Palacios-Berraquero and Faris both also cited a lack of government and private investment into the quantum industry as challenges.

“Just to put some perspective on this, looking at lidar again as an example, the industry similarly had to take complex optical systems and make them small, inexpensive and scalable,” said Faris. “Over $20bn of private investment was put into the industry over an eight-year period to make that happen. What the quantum industry is trying to do, however, is infinitely more complex. The scale of investment to get quantum going on a similar scale will therefore be substantially larger, and it’s going to require different financing strategies and lots of government support.”

He said governments also needed to figure out how to become early adopters of some of these quantum technologies. “We’ve got to start getting them out of the labs, out of the research centres and into the field. We’ve got to figure out where these technologies fall short in the real world in order to optimise them further. I think the government could step in and play a major role here.”

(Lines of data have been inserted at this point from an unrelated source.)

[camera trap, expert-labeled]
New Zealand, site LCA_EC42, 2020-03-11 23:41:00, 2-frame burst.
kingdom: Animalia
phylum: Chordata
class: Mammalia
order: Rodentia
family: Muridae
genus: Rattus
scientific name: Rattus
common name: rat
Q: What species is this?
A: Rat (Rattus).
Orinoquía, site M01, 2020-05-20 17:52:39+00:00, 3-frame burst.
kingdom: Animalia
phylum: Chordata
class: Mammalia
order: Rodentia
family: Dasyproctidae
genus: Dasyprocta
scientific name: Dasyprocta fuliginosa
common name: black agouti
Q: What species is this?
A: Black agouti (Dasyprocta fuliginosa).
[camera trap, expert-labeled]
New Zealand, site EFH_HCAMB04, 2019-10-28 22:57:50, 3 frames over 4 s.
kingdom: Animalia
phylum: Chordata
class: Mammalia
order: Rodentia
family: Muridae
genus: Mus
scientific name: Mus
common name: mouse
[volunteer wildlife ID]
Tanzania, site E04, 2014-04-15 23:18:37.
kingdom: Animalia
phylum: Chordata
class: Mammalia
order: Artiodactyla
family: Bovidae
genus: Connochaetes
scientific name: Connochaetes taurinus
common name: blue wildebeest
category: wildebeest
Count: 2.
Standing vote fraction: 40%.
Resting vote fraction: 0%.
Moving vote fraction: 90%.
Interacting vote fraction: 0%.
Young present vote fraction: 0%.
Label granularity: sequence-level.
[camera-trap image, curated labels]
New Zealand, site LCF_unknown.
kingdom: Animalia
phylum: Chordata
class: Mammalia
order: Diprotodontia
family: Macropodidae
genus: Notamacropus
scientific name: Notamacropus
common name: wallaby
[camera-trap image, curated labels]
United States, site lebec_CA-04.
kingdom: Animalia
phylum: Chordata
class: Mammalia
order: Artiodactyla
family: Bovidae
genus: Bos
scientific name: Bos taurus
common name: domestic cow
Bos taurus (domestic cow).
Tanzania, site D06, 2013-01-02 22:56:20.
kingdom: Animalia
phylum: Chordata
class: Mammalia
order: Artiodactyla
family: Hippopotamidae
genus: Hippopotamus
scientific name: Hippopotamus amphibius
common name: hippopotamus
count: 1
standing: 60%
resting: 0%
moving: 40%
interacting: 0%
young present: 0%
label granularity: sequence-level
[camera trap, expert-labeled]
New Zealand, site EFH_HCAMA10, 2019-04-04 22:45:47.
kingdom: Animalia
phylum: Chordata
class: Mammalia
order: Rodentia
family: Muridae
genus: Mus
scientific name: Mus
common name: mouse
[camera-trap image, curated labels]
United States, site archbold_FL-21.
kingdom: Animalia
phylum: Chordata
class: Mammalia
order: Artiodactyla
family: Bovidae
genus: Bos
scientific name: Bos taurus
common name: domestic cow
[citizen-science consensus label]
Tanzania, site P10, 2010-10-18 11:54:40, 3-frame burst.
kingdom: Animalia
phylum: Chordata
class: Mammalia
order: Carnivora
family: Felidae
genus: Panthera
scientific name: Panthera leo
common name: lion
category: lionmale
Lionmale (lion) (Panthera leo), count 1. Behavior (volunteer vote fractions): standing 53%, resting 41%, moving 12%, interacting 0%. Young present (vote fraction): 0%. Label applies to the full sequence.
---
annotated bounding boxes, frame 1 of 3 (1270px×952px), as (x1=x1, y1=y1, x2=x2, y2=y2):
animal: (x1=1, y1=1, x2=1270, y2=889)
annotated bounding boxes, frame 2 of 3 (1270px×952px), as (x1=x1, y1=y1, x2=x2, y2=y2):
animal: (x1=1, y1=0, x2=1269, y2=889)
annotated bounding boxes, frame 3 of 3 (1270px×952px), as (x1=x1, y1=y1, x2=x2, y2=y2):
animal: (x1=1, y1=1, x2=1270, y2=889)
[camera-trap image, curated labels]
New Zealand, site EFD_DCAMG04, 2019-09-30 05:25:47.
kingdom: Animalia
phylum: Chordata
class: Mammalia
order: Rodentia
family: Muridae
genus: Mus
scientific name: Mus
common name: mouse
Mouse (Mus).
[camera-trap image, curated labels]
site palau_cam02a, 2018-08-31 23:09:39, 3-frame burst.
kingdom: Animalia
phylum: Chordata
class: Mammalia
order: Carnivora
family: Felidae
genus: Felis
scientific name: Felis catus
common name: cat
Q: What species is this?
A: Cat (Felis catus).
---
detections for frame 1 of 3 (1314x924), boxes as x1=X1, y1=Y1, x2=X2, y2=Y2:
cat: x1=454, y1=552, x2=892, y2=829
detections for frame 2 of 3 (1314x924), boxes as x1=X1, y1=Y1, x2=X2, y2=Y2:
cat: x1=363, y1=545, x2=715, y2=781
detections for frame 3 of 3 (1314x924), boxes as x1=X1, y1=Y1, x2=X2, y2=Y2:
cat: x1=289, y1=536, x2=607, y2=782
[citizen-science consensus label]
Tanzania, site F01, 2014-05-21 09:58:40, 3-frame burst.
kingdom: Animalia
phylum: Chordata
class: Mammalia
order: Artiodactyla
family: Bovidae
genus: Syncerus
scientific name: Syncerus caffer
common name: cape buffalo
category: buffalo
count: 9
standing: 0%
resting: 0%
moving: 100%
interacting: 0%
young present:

What could help to attract the required investment, said Palacios-Berraquero, would be clarifying the commercial use cases of quantum technologies. A “killer” use case – as autonomous driving was for lidar, and as health monitoring was for smart watches – has the potential to push the industry forward, according to Palacios-Berraquero, and more emphasis from the industry needs to be put on the cutting-edge algorithms and technologies that are tailored towards such clear, commercial use cases.